• _Exercises to complete_
• A. Answer these questions about the review of "Prodigal Summer":
(i) Which two Kingsolver books did the writer review for Library Journal?
(ii) What is Merriam-Webster's first definition of "prodigal"?
(iii) Which university did Cole attend to learn new techniques?
• B. Which book titles does the review of "Prodigal Summer" name?

• _Selected passage_
>>
Tuesday, January 13, 2015

Natural Life - The Sure Cure for the Doldrums

 
As I've been painting and gardening over the past few weeks I have been in thrall to the narrative voice, still imbued with an easy country lilt, of the inimitable Barbara Kingsolver. I first became acquainted with her writing with publication of "The Poisonwood Bible," a novel that affected me profoundly and likely contributed to my early interest in the countries and people of Africa. I also had the pleasure of reviewing "The Lacuna" and "Flight Behavior" for Library Journal. So how, I wonder, had I missed "Prodigal Summer?"
 
What a shame that the word "prodigal" still bears the negative connotation conjured up by the biblical tale of the prodigal son. Merriam-Webster's first definition is "abundant," followed by "luxuriant." Now that's more like it! Because the summer that Ms. Kingsolver writes of in this glorious novel is ripe with fruition.
 
As she does in many of her books, Kingsolver tells several seemingly unrelated stories, allowing the reader to slowly, intuitively find the correlations among them. First we meet Deanna Wolfe, a forty-something doctoral student in biology (much like Ms. Kingsolver herself), living in a single room cabin in the Appalachian mountains. She is there to study the wildlife and to protect the coyotes that are returning to their natural habitat.
 
When a predator arrives in the form of a young hunter named Eddie Bondo, he and Deanna circle each other warily like any other animals in the forest. Each has wisdom to share with the other as they form an immediate sexual bond and a cautious emotional one.
 
In a small farming town nestled at the base of the mountains the Widener family has been surviving on tobacco for generations. But since Cole went off to the University of Kentucky to bolster his knowledge of new techniques and had the gall to bring home a bride who happened to be his teacher, nothing's been the same. Lusa's a Lexington girl and the Widener women believe that all the book learning in the world won't make her a farmer. What was Cole thinking?
<<
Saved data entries
>>
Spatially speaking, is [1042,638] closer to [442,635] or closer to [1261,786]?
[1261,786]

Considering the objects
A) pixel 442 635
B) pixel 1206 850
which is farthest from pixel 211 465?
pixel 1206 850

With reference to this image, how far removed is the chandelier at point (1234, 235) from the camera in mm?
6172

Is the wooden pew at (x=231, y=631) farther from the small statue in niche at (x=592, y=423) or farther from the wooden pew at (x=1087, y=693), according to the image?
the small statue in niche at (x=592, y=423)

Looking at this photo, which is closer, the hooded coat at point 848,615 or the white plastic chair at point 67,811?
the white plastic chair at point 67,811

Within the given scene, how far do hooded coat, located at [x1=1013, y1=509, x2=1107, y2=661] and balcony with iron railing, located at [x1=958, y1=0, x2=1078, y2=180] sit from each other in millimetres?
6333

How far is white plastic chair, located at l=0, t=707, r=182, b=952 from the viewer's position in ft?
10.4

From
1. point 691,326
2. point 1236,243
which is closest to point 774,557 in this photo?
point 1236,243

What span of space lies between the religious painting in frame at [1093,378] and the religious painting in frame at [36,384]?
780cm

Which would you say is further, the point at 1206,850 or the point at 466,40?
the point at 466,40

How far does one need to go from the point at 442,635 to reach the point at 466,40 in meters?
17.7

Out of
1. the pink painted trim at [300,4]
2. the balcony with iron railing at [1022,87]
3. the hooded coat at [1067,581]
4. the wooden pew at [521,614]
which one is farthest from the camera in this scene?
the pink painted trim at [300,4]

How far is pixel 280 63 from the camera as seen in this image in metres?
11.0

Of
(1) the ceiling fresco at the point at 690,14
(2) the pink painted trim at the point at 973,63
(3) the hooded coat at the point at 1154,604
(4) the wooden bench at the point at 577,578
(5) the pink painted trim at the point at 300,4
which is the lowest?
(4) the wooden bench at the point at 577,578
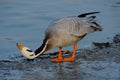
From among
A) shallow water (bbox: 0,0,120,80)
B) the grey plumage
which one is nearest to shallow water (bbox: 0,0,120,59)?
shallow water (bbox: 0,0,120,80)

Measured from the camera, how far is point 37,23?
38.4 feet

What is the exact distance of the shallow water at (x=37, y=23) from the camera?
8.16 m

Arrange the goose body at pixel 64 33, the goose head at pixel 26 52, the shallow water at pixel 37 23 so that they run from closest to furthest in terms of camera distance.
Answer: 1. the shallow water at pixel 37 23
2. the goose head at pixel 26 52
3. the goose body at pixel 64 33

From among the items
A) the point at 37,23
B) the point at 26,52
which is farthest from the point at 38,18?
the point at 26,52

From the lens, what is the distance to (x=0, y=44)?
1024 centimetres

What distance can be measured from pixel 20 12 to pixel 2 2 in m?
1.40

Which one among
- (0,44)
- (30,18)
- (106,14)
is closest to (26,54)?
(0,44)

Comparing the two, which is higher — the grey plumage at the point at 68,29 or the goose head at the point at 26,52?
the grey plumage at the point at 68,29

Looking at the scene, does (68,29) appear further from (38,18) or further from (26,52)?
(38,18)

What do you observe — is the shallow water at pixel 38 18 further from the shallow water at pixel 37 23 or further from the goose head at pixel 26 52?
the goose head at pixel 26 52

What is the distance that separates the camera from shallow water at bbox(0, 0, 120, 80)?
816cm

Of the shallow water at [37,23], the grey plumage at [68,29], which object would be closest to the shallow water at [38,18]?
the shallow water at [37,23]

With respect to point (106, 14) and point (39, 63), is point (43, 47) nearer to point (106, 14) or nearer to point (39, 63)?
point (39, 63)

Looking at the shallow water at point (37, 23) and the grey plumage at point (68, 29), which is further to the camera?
<<
• _Answers for the tasks_
• A.
(i) "The Lacuna" and "Flight Behavior"
(ii) "Abundant"
(iii) The University of Kentucky

• B. "The Poisonwood Bible," "The Lacuna," "Flight Behavior," "Prodigal Summer"